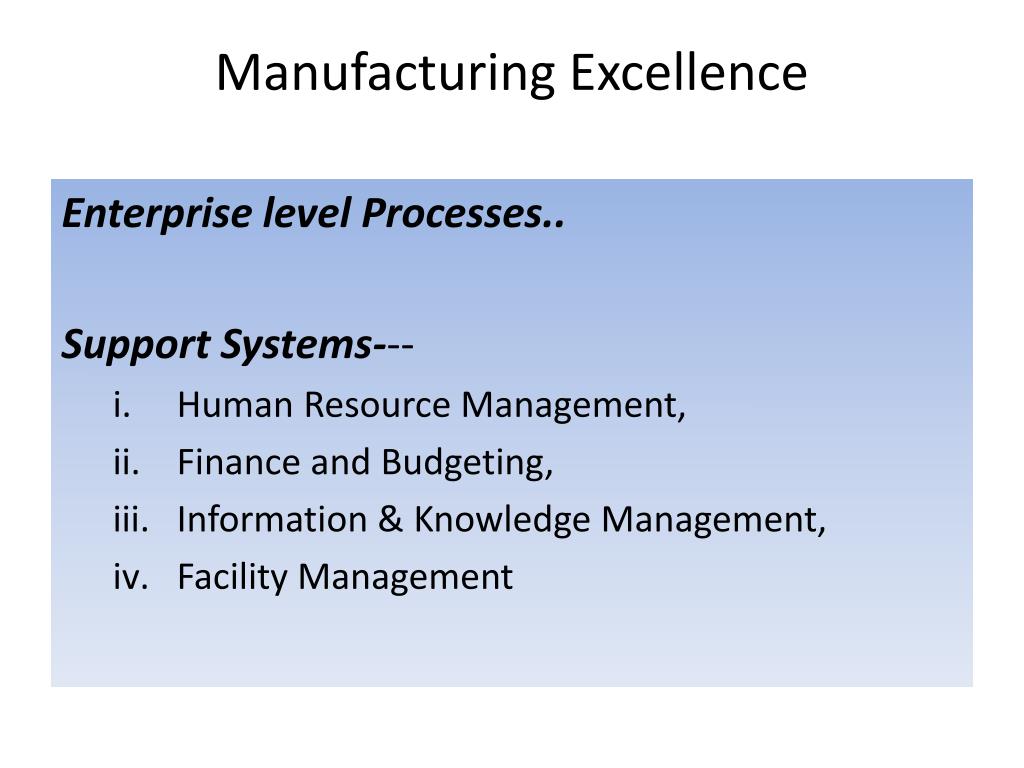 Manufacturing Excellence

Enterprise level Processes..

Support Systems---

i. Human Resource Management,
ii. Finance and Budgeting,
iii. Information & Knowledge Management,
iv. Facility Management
---
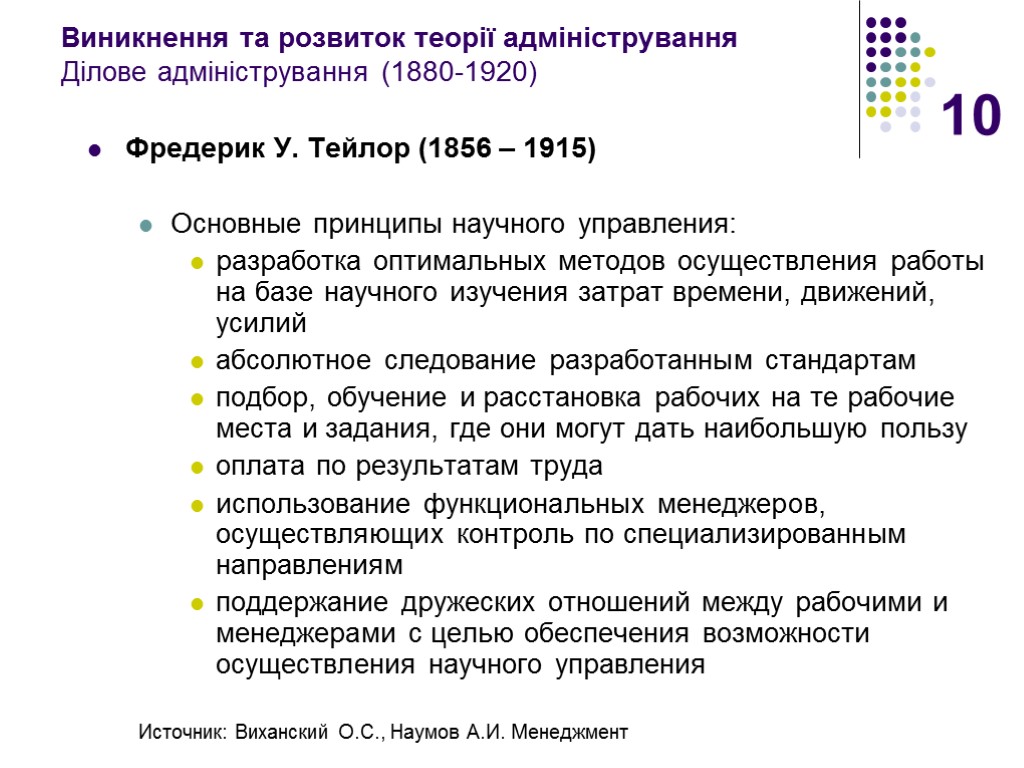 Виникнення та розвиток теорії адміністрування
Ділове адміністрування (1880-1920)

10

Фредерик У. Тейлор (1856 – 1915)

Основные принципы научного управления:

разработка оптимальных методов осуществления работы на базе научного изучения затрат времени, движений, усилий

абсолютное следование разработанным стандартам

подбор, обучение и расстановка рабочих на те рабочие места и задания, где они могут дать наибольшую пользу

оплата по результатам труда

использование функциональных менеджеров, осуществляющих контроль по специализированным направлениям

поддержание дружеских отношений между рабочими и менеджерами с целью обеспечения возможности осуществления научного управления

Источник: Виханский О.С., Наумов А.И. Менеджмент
...
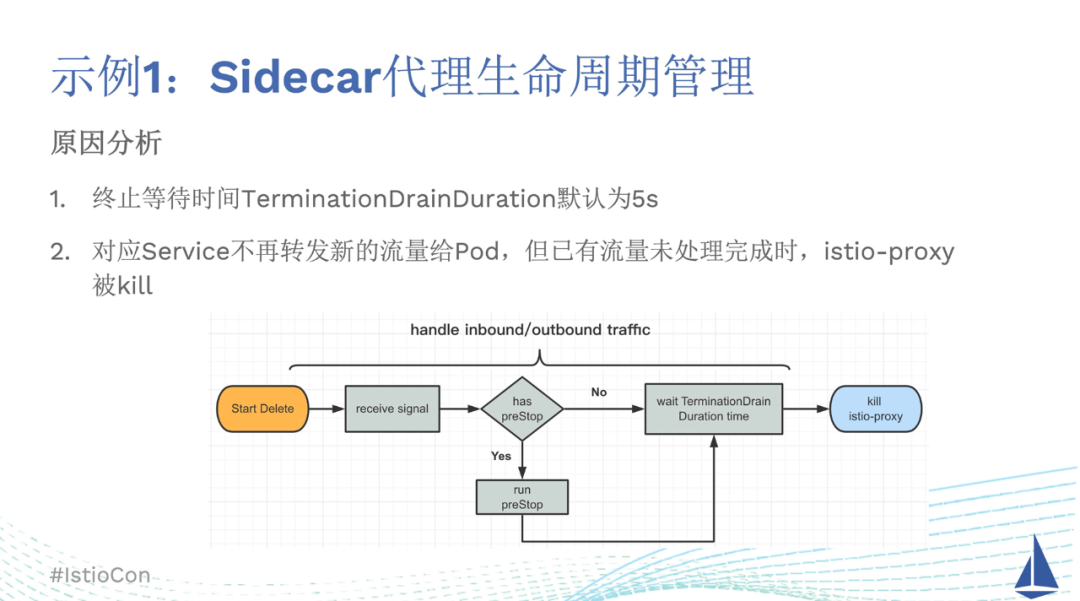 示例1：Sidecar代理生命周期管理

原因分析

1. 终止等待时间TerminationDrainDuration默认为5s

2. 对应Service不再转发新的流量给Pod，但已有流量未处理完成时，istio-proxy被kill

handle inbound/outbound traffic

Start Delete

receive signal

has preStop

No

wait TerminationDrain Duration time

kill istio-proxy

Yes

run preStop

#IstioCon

Aim of the task
The answer must consist of every line from the entries above that contains "научного".

Result below
Основные принципы научного управления:
разработка оптимальных методов осуществления работы на базе научного изучения затрат времени, движений, усилий
поддержание дружеских отношений между рабочими и менеджерами с целью обеспечения возможности осуществления научного управления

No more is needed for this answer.